Из шести несчастных, находившихся в госпитале, пятеро были уже спасены; оставался только шестой — прикованный цепью к стене. Освободив его, Освальд пытался внушить ему, чтобы он последовал за своими товарищами; однако бедный малый лишен был и тени рассудка: отделавшись от цепи, на которой он просидел два года, он начал неистово кружиться по палате. Но его радость превратилась в бешенство, как только Освальд захотел принудить его выбраться через окно. Видя, что пламя бушует вокруг все яростнее и нельзя убедить сумасшедшего спасти свою жизнь, лорд Нельвиль схватил его в охапку и, хотя тот отбивался, силою вытащил из палаты. Дым так застилал глаза Освальду, что он спускался со своей ношей, не видя, куда ступает; с последних ступенек лестницы он спрыгнул наудачу и передал безумца, осыпавшего его бранью, стоявшим рядом людям, взяв с них обещание позаботиться о нем.
Возбужденный только что пережитой опасностью, с разметавшимися волосами и сияющим гордостью кротким взором, Освальд вызвал восхищение толпы, глядевшей на него чуть ли не с фанатическим обожанием. Особенно пылко восторгались им женщины, выражавшиеся тем образным языком, который является почти всеобщим даром в Италии и придает благородство простонародной речи. Бросаясь перед ним на колени, женщины кричали:
— Мы знаем, ты архангел Михаил, защитник нашего города! Разверни свои крылья, но не покидай нас: взлети на соборную колокольню, пусть все тебя видят и молятся тебе!
— Мой ребенок болен, — говорила одна. — Исцели его!
— Скажи мне, — спрашивала другая, — где мой муж? Вот уже два года, как он пропал без вести.
Освальд старался куда-нибудь скрыться. Тут к нему подошел граф д’Эрфейль и, пожимая ему руки, сказал:
— Дорогой Нельвиль, надо было хоть что-нибудь оставить и на долю друзей, нехорошо брать на себя одного все опасности!
— Выведите меня отсюда! — тихонько попросил его Освальд.
Воспользовавшись наступившей темнотой, оба поспешно отправились нанимать почтовых лошадей.
Сначала лорд Нельвиль испытывал некоторое удовлетворение от сознания, что он совершил доброе дело; но с кем поделиться своей радостью, раз его лучшего друга не стало?

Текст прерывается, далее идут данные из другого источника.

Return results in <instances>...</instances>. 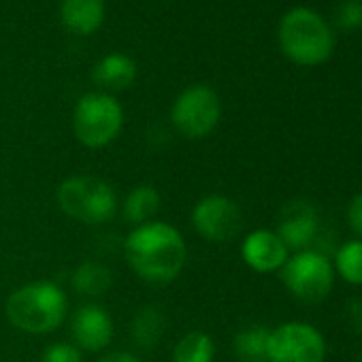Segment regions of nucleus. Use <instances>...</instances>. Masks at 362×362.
Listing matches in <instances>:
<instances>
[{"instance_id": "f257e3e1", "label": "nucleus", "mask_w": 362, "mask_h": 362, "mask_svg": "<svg viewBox=\"0 0 362 362\" xmlns=\"http://www.w3.org/2000/svg\"><path fill=\"white\" fill-rule=\"evenodd\" d=\"M124 256L143 281L164 286L175 281L184 271L188 245L177 228L153 220L132 228L124 241Z\"/></svg>"}, {"instance_id": "f03ea898", "label": "nucleus", "mask_w": 362, "mask_h": 362, "mask_svg": "<svg viewBox=\"0 0 362 362\" xmlns=\"http://www.w3.org/2000/svg\"><path fill=\"white\" fill-rule=\"evenodd\" d=\"M5 313L11 326L26 334H49L64 324L69 298L54 281H30L9 294Z\"/></svg>"}, {"instance_id": "7ed1b4c3", "label": "nucleus", "mask_w": 362, "mask_h": 362, "mask_svg": "<svg viewBox=\"0 0 362 362\" xmlns=\"http://www.w3.org/2000/svg\"><path fill=\"white\" fill-rule=\"evenodd\" d=\"M281 52L296 64L315 66L332 54V30L328 24L311 9L296 7L290 9L277 30Z\"/></svg>"}, {"instance_id": "20e7f679", "label": "nucleus", "mask_w": 362, "mask_h": 362, "mask_svg": "<svg viewBox=\"0 0 362 362\" xmlns=\"http://www.w3.org/2000/svg\"><path fill=\"white\" fill-rule=\"evenodd\" d=\"M56 201L64 216L88 226L111 222L119 207L113 186L90 175H73L64 179L58 186Z\"/></svg>"}, {"instance_id": "39448f33", "label": "nucleus", "mask_w": 362, "mask_h": 362, "mask_svg": "<svg viewBox=\"0 0 362 362\" xmlns=\"http://www.w3.org/2000/svg\"><path fill=\"white\" fill-rule=\"evenodd\" d=\"M124 128V109L113 94L88 92L73 111L75 139L88 149L111 145Z\"/></svg>"}, {"instance_id": "423d86ee", "label": "nucleus", "mask_w": 362, "mask_h": 362, "mask_svg": "<svg viewBox=\"0 0 362 362\" xmlns=\"http://www.w3.org/2000/svg\"><path fill=\"white\" fill-rule=\"evenodd\" d=\"M222 117V100L207 83H194L181 92L170 107L175 130L190 141L205 139L216 130Z\"/></svg>"}, {"instance_id": "0eeeda50", "label": "nucleus", "mask_w": 362, "mask_h": 362, "mask_svg": "<svg viewBox=\"0 0 362 362\" xmlns=\"http://www.w3.org/2000/svg\"><path fill=\"white\" fill-rule=\"evenodd\" d=\"M279 273L288 292L303 303L324 300L334 286L332 262L315 250H303L292 254Z\"/></svg>"}, {"instance_id": "6e6552de", "label": "nucleus", "mask_w": 362, "mask_h": 362, "mask_svg": "<svg viewBox=\"0 0 362 362\" xmlns=\"http://www.w3.org/2000/svg\"><path fill=\"white\" fill-rule=\"evenodd\" d=\"M326 341L307 322H286L271 330L269 362H324Z\"/></svg>"}, {"instance_id": "1a4fd4ad", "label": "nucleus", "mask_w": 362, "mask_h": 362, "mask_svg": "<svg viewBox=\"0 0 362 362\" xmlns=\"http://www.w3.org/2000/svg\"><path fill=\"white\" fill-rule=\"evenodd\" d=\"M194 230L211 243H228L243 228V214L239 205L222 194L201 199L192 209Z\"/></svg>"}, {"instance_id": "9d476101", "label": "nucleus", "mask_w": 362, "mask_h": 362, "mask_svg": "<svg viewBox=\"0 0 362 362\" xmlns=\"http://www.w3.org/2000/svg\"><path fill=\"white\" fill-rule=\"evenodd\" d=\"M275 233L288 250H309V245L317 239V214L313 205L305 201L288 203L279 214V224Z\"/></svg>"}, {"instance_id": "9b49d317", "label": "nucleus", "mask_w": 362, "mask_h": 362, "mask_svg": "<svg viewBox=\"0 0 362 362\" xmlns=\"http://www.w3.org/2000/svg\"><path fill=\"white\" fill-rule=\"evenodd\" d=\"M71 332L77 347L100 351L113 339V320L100 305H81L71 317Z\"/></svg>"}, {"instance_id": "f8f14e48", "label": "nucleus", "mask_w": 362, "mask_h": 362, "mask_svg": "<svg viewBox=\"0 0 362 362\" xmlns=\"http://www.w3.org/2000/svg\"><path fill=\"white\" fill-rule=\"evenodd\" d=\"M241 258L256 273H275L290 258V250L275 230H254L241 243Z\"/></svg>"}, {"instance_id": "ddd939ff", "label": "nucleus", "mask_w": 362, "mask_h": 362, "mask_svg": "<svg viewBox=\"0 0 362 362\" xmlns=\"http://www.w3.org/2000/svg\"><path fill=\"white\" fill-rule=\"evenodd\" d=\"M136 75H139V66L134 58L122 52L103 56L92 71L94 83L100 88V92H107V94L128 90L136 81Z\"/></svg>"}, {"instance_id": "4468645a", "label": "nucleus", "mask_w": 362, "mask_h": 362, "mask_svg": "<svg viewBox=\"0 0 362 362\" xmlns=\"http://www.w3.org/2000/svg\"><path fill=\"white\" fill-rule=\"evenodd\" d=\"M105 0H62L60 20L64 28L77 37H90L98 33L105 22Z\"/></svg>"}, {"instance_id": "2eb2a0df", "label": "nucleus", "mask_w": 362, "mask_h": 362, "mask_svg": "<svg viewBox=\"0 0 362 362\" xmlns=\"http://www.w3.org/2000/svg\"><path fill=\"white\" fill-rule=\"evenodd\" d=\"M166 330V317L160 307L145 305L141 307L132 322H130V337L132 343L141 349H151L160 343L162 334Z\"/></svg>"}, {"instance_id": "dca6fc26", "label": "nucleus", "mask_w": 362, "mask_h": 362, "mask_svg": "<svg viewBox=\"0 0 362 362\" xmlns=\"http://www.w3.org/2000/svg\"><path fill=\"white\" fill-rule=\"evenodd\" d=\"M71 286L81 296H92V298L103 296L113 286V275H111L109 267H105L103 262L86 260L73 271Z\"/></svg>"}, {"instance_id": "f3484780", "label": "nucleus", "mask_w": 362, "mask_h": 362, "mask_svg": "<svg viewBox=\"0 0 362 362\" xmlns=\"http://www.w3.org/2000/svg\"><path fill=\"white\" fill-rule=\"evenodd\" d=\"M160 194L153 186H136L124 201L122 214L124 220L132 226H141L153 222L156 214L160 211Z\"/></svg>"}, {"instance_id": "a211bd4d", "label": "nucleus", "mask_w": 362, "mask_h": 362, "mask_svg": "<svg viewBox=\"0 0 362 362\" xmlns=\"http://www.w3.org/2000/svg\"><path fill=\"white\" fill-rule=\"evenodd\" d=\"M269 339L271 328L262 324H252L235 334V356L241 362H269Z\"/></svg>"}, {"instance_id": "6ab92c4d", "label": "nucleus", "mask_w": 362, "mask_h": 362, "mask_svg": "<svg viewBox=\"0 0 362 362\" xmlns=\"http://www.w3.org/2000/svg\"><path fill=\"white\" fill-rule=\"evenodd\" d=\"M214 358L216 343L203 330H190L177 341L173 349V362H214Z\"/></svg>"}, {"instance_id": "aec40b11", "label": "nucleus", "mask_w": 362, "mask_h": 362, "mask_svg": "<svg viewBox=\"0 0 362 362\" xmlns=\"http://www.w3.org/2000/svg\"><path fill=\"white\" fill-rule=\"evenodd\" d=\"M332 267L343 281L351 286H362V239L345 241L337 250Z\"/></svg>"}, {"instance_id": "412c9836", "label": "nucleus", "mask_w": 362, "mask_h": 362, "mask_svg": "<svg viewBox=\"0 0 362 362\" xmlns=\"http://www.w3.org/2000/svg\"><path fill=\"white\" fill-rule=\"evenodd\" d=\"M337 24L343 30H356L362 26V0H345L337 11Z\"/></svg>"}, {"instance_id": "4be33fe9", "label": "nucleus", "mask_w": 362, "mask_h": 362, "mask_svg": "<svg viewBox=\"0 0 362 362\" xmlns=\"http://www.w3.org/2000/svg\"><path fill=\"white\" fill-rule=\"evenodd\" d=\"M41 362H81V351L71 343H54L45 347Z\"/></svg>"}, {"instance_id": "5701e85b", "label": "nucleus", "mask_w": 362, "mask_h": 362, "mask_svg": "<svg viewBox=\"0 0 362 362\" xmlns=\"http://www.w3.org/2000/svg\"><path fill=\"white\" fill-rule=\"evenodd\" d=\"M347 224L358 235V239H362V192L356 194L347 205Z\"/></svg>"}, {"instance_id": "b1692460", "label": "nucleus", "mask_w": 362, "mask_h": 362, "mask_svg": "<svg viewBox=\"0 0 362 362\" xmlns=\"http://www.w3.org/2000/svg\"><path fill=\"white\" fill-rule=\"evenodd\" d=\"M347 313H349V322H351L354 330L358 334H362V296L360 298H354L347 305Z\"/></svg>"}, {"instance_id": "393cba45", "label": "nucleus", "mask_w": 362, "mask_h": 362, "mask_svg": "<svg viewBox=\"0 0 362 362\" xmlns=\"http://www.w3.org/2000/svg\"><path fill=\"white\" fill-rule=\"evenodd\" d=\"M98 362H139V358L130 351H113V354H107L105 358H100Z\"/></svg>"}]
</instances>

О, горе сиротам! Счастливые события, как и огорчения, еще сильнее дают почувствовать душевное одиночество. И в самом деле, что заменит нам привязанность, родившуюся вместе с нами, это взаимное понимание, эту кровную близость, эту дружбу между отцом и сыном, уготованную Небом? Допустим, мы снова полюбим, но любить человека, которому можно излить свою душу, — это невозвратимое счастье.
Освальд проехал через границу Анконы и всю Папскую область до самого Рима, ничего не замечая, ни на что не обращая внимания; виною этому были его грустное настроение и то уже привычное состояние душевной апатии, от которой его пробуждали только сильные потрясения. Вкус к изящным искусствам у него еще не был развит; до сих пор он бывал лишь во Франции, где средоточием жизни является общество, и в Лондоне, где люди почти целиком поглощены политическими интересами; погруженный в свои горести, он не поддавался очарованию природы и великих произведений искусства.
Граф д’Эрфейль бегал по городам с путеводителем в руках, получая при этом двойное удовольствие: он тратил свое время на то, чтобы сперва все увидеть, а затем уверять, что для человека, знакомого с Францией, в Италии смотреть совершенно не на что. Скучающий вид графа д’Эрфейля нагонял тоску на Освальда; впрочем, и у него было предубеждение против Италии и итальянцев: ему еще не открылась душа этой страны и ее народа — тайна, которую можно скорее постигнуть с помощью воображения, чем здравого смысла, занимающего столь важное место в системе английского воспитания.